Monday, December 12, 2011
K.K.Vinod and M. Maheswaran
Genes talk to genes and pathways to pathways in perfect pitch, producing a familiar yet foreign music that rolls faster and faster into a lethal rhythm.
If the data did not fit the dogma then the dogma, not the data, needed to be changed.
After reading the book and understanding the biological causes behind the cancer genetics I felt very bad about things what we are teaching and doing in understanding the genetics of many of the traits we deal with crops and exploit the results in practical plant breeding. Many of the concepts of predictions we make based on the classical genetics, whether it is Mendelian or Galtonian, remain irrelevant considering the biological implications on a particular phenotype. For example, p53 gene, an unassuming name, has major role in the development of human cancer than any other component of the genome. The gene get its name from the product it encodes, p53, which is a polypeptide having a molecular weight of 53 kilo Daltons. p53 was thought for number of years to be a dominantly acting oncogene, but in 1990, it was recognized as the tumour suppressor gene that, when absent, is responsible for a rare inherited disorder called Li-Farumeni syndrome, whose victims are affected with a very incidence of certain cancers, including breast cancer and leukaemia (though there are separate and specific genes for breast cancer and leukaemia). Like individuals with the inherited form of retinoblastoma, persons with Li-Farumeni syndrome inherit only one functional copy of the p53 tumour suppressor gene and are thus highly susceptible to cancer as the result of random mutations that knock out the function of the remaining copy of the gene. Further, if we see the development of cancer in humans (for any type of cancer development), the possible sequence of genetic changes in a cell lineage are given below.
The complexity of cancer can be better understood if you read the above book.

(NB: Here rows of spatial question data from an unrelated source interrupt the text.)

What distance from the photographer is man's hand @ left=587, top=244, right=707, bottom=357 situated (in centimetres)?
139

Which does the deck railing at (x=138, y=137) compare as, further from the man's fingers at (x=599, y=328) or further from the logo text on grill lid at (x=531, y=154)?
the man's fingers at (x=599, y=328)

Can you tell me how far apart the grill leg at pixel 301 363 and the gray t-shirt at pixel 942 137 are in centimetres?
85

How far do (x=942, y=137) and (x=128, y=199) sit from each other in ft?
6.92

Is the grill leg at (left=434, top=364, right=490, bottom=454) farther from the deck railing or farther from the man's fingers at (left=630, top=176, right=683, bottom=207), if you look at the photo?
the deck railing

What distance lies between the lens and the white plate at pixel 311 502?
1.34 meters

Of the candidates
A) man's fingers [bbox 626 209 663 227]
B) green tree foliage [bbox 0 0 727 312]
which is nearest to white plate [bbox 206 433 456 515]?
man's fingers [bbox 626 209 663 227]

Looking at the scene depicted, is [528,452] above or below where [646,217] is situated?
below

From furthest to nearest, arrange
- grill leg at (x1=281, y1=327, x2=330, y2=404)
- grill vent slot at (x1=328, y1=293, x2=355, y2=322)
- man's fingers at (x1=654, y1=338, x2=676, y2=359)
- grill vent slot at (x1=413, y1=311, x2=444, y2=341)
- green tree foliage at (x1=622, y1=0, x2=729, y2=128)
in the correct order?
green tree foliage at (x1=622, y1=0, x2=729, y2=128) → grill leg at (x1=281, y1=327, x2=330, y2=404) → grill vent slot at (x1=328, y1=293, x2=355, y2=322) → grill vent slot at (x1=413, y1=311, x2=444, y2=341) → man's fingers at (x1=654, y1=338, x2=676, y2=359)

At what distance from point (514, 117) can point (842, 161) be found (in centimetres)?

But in plant genetics we decide the genes based on the prediction methods and most of the gene predictions are based on the “breeder friendly phenotyping methods (whatever be the trait we have the simple means and many models to predict the genes). The advent of molecular marker technology made this simpler. Once there is co-segregation of DNA marker, the gene discoverer assumes he/she got gene for the phenotype (some where I read that there are 83genes identified for resistance to rice blast disease and we have 26 genes for brown plant hopper resistance in rice- just go back and read the situation of gene for Li-Farumeni syndrome). Gene identification based on breeder friendly phenotyping and pyramiding of those genes without knowing the functionality of the genes is a wasteful exercise. In recent times people started asking questions whether it is good to pyramid dominant genes or recessive genes without understanding the situation of obscurity prevailing over dominance or recessiveness. This can be remedied if every gene discoverer realizes the importance understanding the biology behind each of the phenotypes instead of evolving prediction methods.
My Professor stops his letter by saying “Predictions are always based on perceptions”.
Concern of my professor was of a genuine teacher, who attach paramount importance to imparting current and competitive knowledge to his students. He laments that except a very few teachers of plant genetics, none are ready to change the way science unfolds life’s mysteries. So instead of changing the dogma, we are often bending the data fit the dogma. Are we ruthlessly incompetent because we are afraid of deviating from the conventions?